05Nov 25
Kipchoge, il campione che non finisce mai
E’ finita. Eliud Kipchoge, il più grande maratoneta di sempre, arriva diciassettesimo domenica nella New York city marathon, l’unica major che gli mancava, e chiude a 41 anni la sua straordinaria carriera. E’ tra i più grandi maratoneti della storia, forse il più grande, con due ori olimpici consecutivi, due primati del mondo, sedici vittorie su ventitrè maratone disputate in dodici anni, con 11 Majors conquistate: cinque volte Berlino, quattro Londra, una Chicago e Tokyo. Può bastare. Forse no.
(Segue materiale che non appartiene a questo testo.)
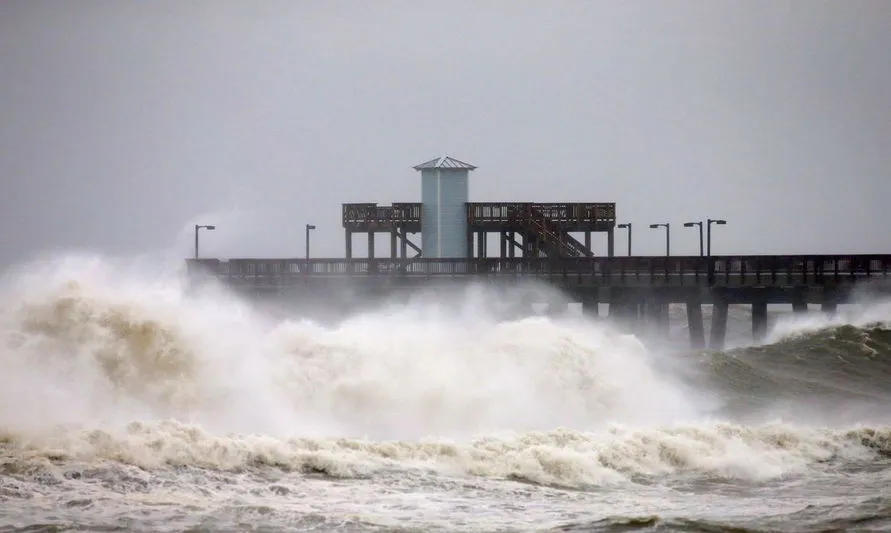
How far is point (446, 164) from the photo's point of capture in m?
64.2

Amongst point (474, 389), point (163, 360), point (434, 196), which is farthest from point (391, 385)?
point (434, 196)

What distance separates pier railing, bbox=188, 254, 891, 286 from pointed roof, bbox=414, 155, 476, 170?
9.59 m

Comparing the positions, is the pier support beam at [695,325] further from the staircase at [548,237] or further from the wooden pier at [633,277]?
the staircase at [548,237]

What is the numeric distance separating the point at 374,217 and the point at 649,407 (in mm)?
31999

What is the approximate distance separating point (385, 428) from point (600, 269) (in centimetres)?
2665

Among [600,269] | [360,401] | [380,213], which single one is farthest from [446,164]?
[360,401]

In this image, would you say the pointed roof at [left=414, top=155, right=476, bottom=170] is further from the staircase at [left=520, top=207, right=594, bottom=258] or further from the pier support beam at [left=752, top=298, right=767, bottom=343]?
the pier support beam at [left=752, top=298, right=767, bottom=343]

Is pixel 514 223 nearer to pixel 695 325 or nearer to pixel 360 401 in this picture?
pixel 695 325

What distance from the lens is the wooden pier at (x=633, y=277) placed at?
52188 mm

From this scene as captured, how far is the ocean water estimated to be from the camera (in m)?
21.1

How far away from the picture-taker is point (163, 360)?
29.1 metres

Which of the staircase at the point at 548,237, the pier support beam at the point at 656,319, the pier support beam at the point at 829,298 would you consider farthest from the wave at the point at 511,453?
the staircase at the point at 548,237

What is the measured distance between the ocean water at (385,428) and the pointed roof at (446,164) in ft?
76.9

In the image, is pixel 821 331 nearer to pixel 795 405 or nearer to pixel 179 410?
pixel 795 405
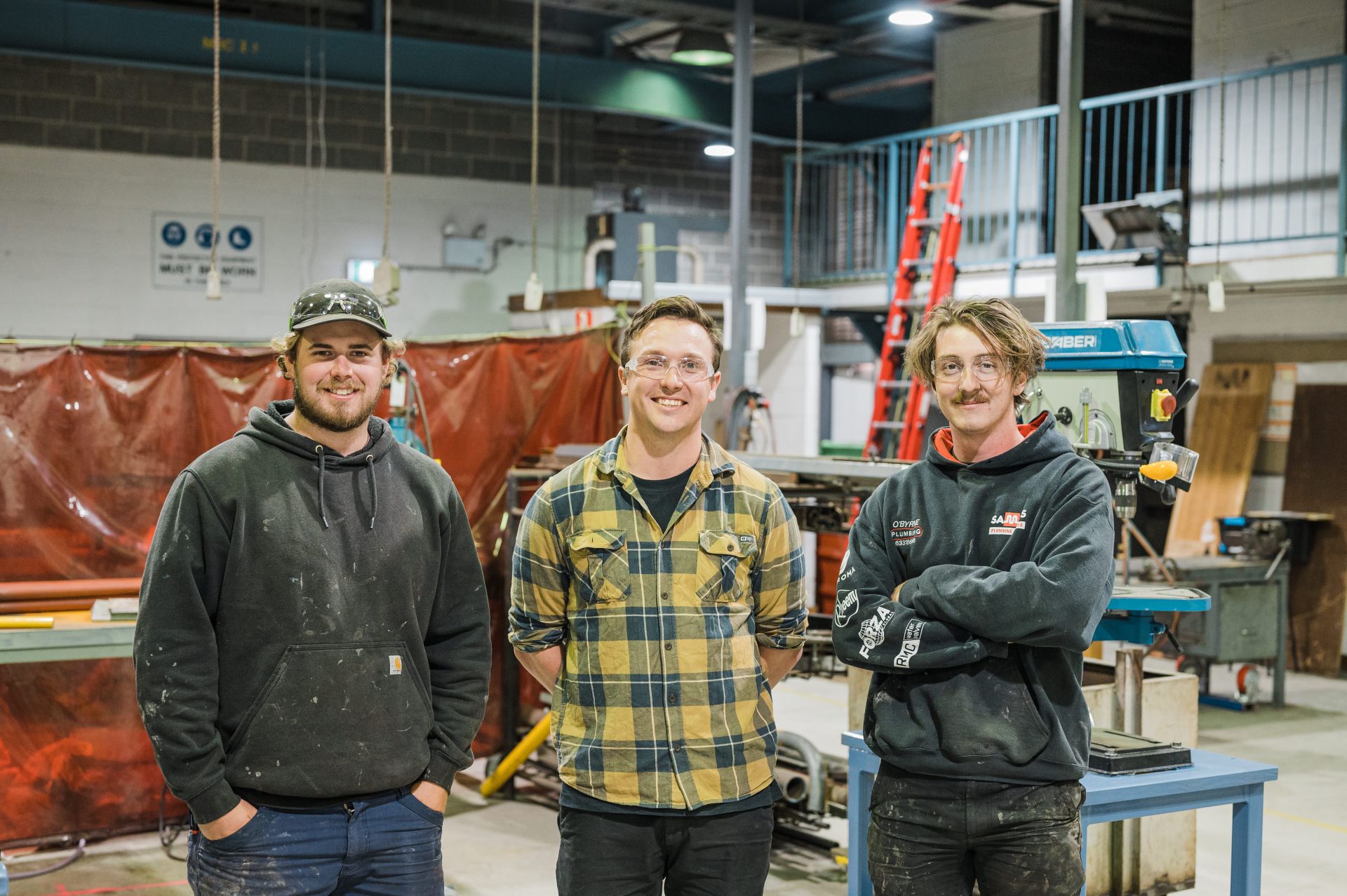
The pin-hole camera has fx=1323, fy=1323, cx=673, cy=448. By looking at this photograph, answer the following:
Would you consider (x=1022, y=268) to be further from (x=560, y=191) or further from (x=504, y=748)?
(x=504, y=748)

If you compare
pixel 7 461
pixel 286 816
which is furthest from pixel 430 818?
pixel 7 461

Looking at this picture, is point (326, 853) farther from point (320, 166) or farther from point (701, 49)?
point (320, 166)

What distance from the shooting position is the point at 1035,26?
11.2 meters

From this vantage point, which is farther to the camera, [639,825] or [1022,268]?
[1022,268]

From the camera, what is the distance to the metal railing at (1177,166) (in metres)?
8.67

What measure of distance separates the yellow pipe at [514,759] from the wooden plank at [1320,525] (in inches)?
230

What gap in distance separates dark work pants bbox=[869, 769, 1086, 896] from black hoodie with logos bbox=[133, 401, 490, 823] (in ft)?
2.58

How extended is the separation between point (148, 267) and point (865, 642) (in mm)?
8882

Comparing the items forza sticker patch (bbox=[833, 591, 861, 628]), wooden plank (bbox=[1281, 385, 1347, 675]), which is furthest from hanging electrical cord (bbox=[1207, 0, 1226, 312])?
forza sticker patch (bbox=[833, 591, 861, 628])

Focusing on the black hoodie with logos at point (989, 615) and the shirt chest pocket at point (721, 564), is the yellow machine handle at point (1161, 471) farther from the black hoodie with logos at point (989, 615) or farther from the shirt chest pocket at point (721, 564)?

Perchè non si può dimenticare che fino ad oggi è stato il primo e unico uomo capace di infrangere il muro delle due ore in maratona anche se il record non è mai stato omologato dalla Iaaf, anche se sei anni fa a Vienna la Ineos, l’azienda del miliardario inglese Jim Ratcliffe, l’uomo più ricco di Gran Bretagna, gli aveva organizzato una maratona che non era una maratona ma un esperimento con un’auto davanti a gruppetto dei maratoneti fortissimi a scandire l’andatura, con una quarantina di lepri che si erano date il cambio nel proteggerlo nel parco del Prater, lungo l’Hauptallee, con un strada completamente riasfaltata e con sole due curve a 180 gradi, con soli due soli cambi di direzione che avevano permesso al keniano della tribù dei Nandi di chiudere la maratona in un’ora 59 minuti e 40 secondi, di sgretolare un limite sportivo ma soprattutto psicologico, di aprire una nuova via sportiva ma anche commerciale.
Poteva farlo solo lui e infatti così è successo perchè Eliud Kipchoge non è solo un campione e un un uomo di sport: ” Ciò che voglio dimostrare ai più giovani – aveva detto alla vigilia di New York – è che i limiti umani non esistono. È per questo che, d’ora in avanti, mi porrò altri, nuovi obiettivi…”. Insomma finisce ma in realtà non fiinisce. Kipchoge continuerà a correre e affronterà “sette maratone sui sette continenti” nei prossimi due anni, “testimonial” del progetto Eliud Kipchoge World Tour che ha come obbiettivo di raccogliere fondi per la sua fondazione, che sostiene iniziative legate all’istruzione e all’ambiente.
Farà gare in Europa, Asia, Africa, Oceania, America del Nord, America del Sud e anche in Antartide. “Si correrò in Anatardide perchè proverò anche a fare cose estreme – ha raccontato. Tutto per coinvolgere e ispirare. Chiunque si presenta alla partenza di una maratona e riesce a concluderla dopo il traguardo si sente una persona diversa: spingere nonostante tutto, andare oltre, resistere, ti fa fare pace con te stesso e col mondo esterno…”. E’ finita , ma non del tutto. Perchè un campione così non finisce mai.